| Requests |
1. According to the press release on the Supreme Court brief against the Verizon order, on what date did The Guardian publish the order?
2. Pick up the press release on the Supreme Court brief against the Verizon order right after its final sentence and keep writing.

| Text passage |
Last modified: Friday, August 9, 2013

Professors call data collection under Verizon order illegal, dangerous in Supreme Court brief

FOR IMMEDIATE RELEASE
Aug. 9, 2013

BLOOMINGTON, Ind. -- Leading professors of privacy and surveillance law today urged the U.S. Supreme Court to overturn the secret order of the Foreign Intelligence Surveillance Court authorizing the NSA to collect "all call detail records or 'telephony metadata' created by Verizon," including calls wholly within the U.S. and calls between the U.S. and abroad.

The order has been in place since May 2006 and has been reauthorized by the court approximately every 90 days since, most recently on July 19, 2013. The order first came to public attention when The Guardian published it on June 5, 2013.

In a brief written by Fred H. Cate, from the Indiana University Maurer School of Law, the experts argue that the Verizon order is deeply flawed and poses a serious threat to personal privacy.

"The Verizon Order ... clearly violates the law and presents a significant risk to the personal privacy of millions of U.S. persons," according to the brief. "Such sweeping collection of data about individuals who 'have done nothing to warrant government suspicion ... has the potential to be a 21st-century equivalent of general searches.'"

In particular, the brief takes issues with the Obama administration's interpretation of the federal law under which the order was granted. Under that law (Section 215 of the USA PATRIOT Act), orders can only be granted if the Foreign Intelligence Surveillance Court determines that there are "reasonable grounds" to believe the data are "relevant to an authorized investigation."

The amicus brief argues that that it simply "is not credible" that "the call detail records and telephony metadata concerning the billions of calls by or to millions of customers were 'relevant to an authorized investigation.'"

Administration officials concede as much but argue the National Security Agency is operating within the law by broadly collecting data on Verizon customers first, and then judging relevance later when deciding which data to review. The brief stresses, however, that Section 215 does not allow the NSA to collect the data first and then assess its relevance later.

"The Verizon Order effectively eliminates the relevancy requirement by directing Verizon to disclose all call detail records and telephony metadata, even though the overwhelming majority is, by the government's admission, 'never going to be responsive,'" the brief says.

"Given the scope of records that may be obtained under (Section) 215, the government's rewriting of FISA, which the Verizon Order endorses, grants the government power to gather virtually unlimited data on the daily activities of all U.S. persons. Section 215 cannot be read to authorize such a vast surveillance enterprise."

The brief also argues that the Verizon order violates two other requirements of Section 215.

| Data lines |
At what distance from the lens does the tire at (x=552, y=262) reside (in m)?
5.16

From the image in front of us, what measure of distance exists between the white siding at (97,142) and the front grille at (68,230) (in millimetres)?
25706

| Answers below |
1. June 5, 2013.

2.
First, "Given that the DNI and the DOJ have acknowledged that the NSA never uses the vast majority of call detail records and telephony metadata collected under the Verizon Order, it is unclear how the collection could comply with the 'solemn obligation' that the government 'use the least intrusive collection techniques feasible' ... or how the government's conduct respects liberty and privacy and avoids unnecessary intrusions into the lives of law-abiding people," as required by law.

Second, the order violates the prohibition on conducting an investigation "solely upon the basis of activities protected by the First Amendment to the Constitution."

The professors argue, "To generate call detail records and telephony metadata covered by the Verizon Order a U.S. person must do only one thing: place or receive a telephone call on a Verizon network. According to this Court, the First Amendment fully protects communication by telephone."

The amicus brief supports the petition to overturn the Verizon order filed by the Electronic Privacy Information Center on July 8, 2013.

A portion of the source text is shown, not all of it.